Pierluigi Caputo, Katya Gentile, Luciana De Francesco, Sabrina Mannarino, Pietro Santo Mannarino, Pasqualina Strafece, Giuseppe Graziano e Gianluca Gallo hanno quindi mosso il primo passo per “L’istituzione del nuovo Comune derivante dalla fusione di Cosenza, Rende e Castrolibero”. Le polemiche non mancano e, specialmente da sinistra, si leva la voce dei contrari. Antonio Palermo, alla guida di Mendicino, ha rilanciato l’idea di Pandosia: la Città unica delle Serre cosnentine. 

Fatto sta che la nuova città ipotizzata alla Cittadella partirà da una base diu 110mila abitanti. Prevede come noto lo scioglimento dei tre centri di governo il primo febbraio 2025. In questo modo i sindaci, le giunte ed i consigli decadrebbero dalle loro funzioni e di conseguenza i loro componenti cesserebbero dalle rispettive cariche. La prospettiva non piace affatto né a Franz Caruso che perderebbe un anno di legislatura, né all’ex consigliere regionale Orlandino Greco che il 14-15 maggio concorrerà per tornare sindaco di Castrolibero. Da quanto ha dichiarato è già pronto a fare le barricate in caso di elezione. 

Città unica, la posizione del sindaco di Rende Marcello Manna

Su Rende si sono espressi i principiani («guai a lasciare fuori Montalto»), ma anche un pugno di associazioni come Missione Rende, Aria Nuova, Rende l’Idea, La Primavera di Rende, RendeSì, unitamente al gruppo consiliare “Rende per Rende” si oppongono all’idea della città unica. Hanno in mente – dicono – di costituire un Comitato per il No.

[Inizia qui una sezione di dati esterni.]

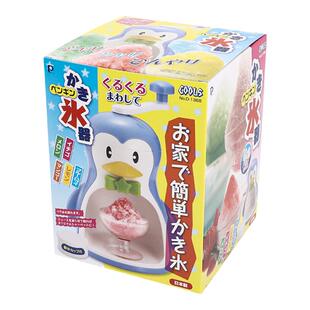 日本进口手动刨冰机小型家用企鹅手摇绵绵冰神器碎冰沙机雹冰机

Ad esplicitare la posizione dell’amministrazione, dove c’è la spada di Damocle della relazione della Commissione d’accesso antimafia depositata in Prefettura, è Marcello Manna. «Quello della città unica con Cosenza e Castrolibero è un percorso che va condiviso – spiega al nostro network -. Compresi i passaggi propedeutici, iniziamo a ricercare gli aspetti comuni dei tre municipi». 

L’avvocato penalista entra nel dettaglio. «Partiamo dai servizi come evidenziato tante volte. Oggi ci sono tre società che si occupano della raccolta dei rifiuti e più aziende che garantiscono i trasporti: non è più possibile. La nuova programmazione, tuttavia, va fatta dalla Regione con i sindaci. Alla fine, ne sono certo, arriveremo alla città unica – conclude – ma non so se per febbraio 2025. Completata la sinergia dei servizi, il resto sarebbe già cosa fatta».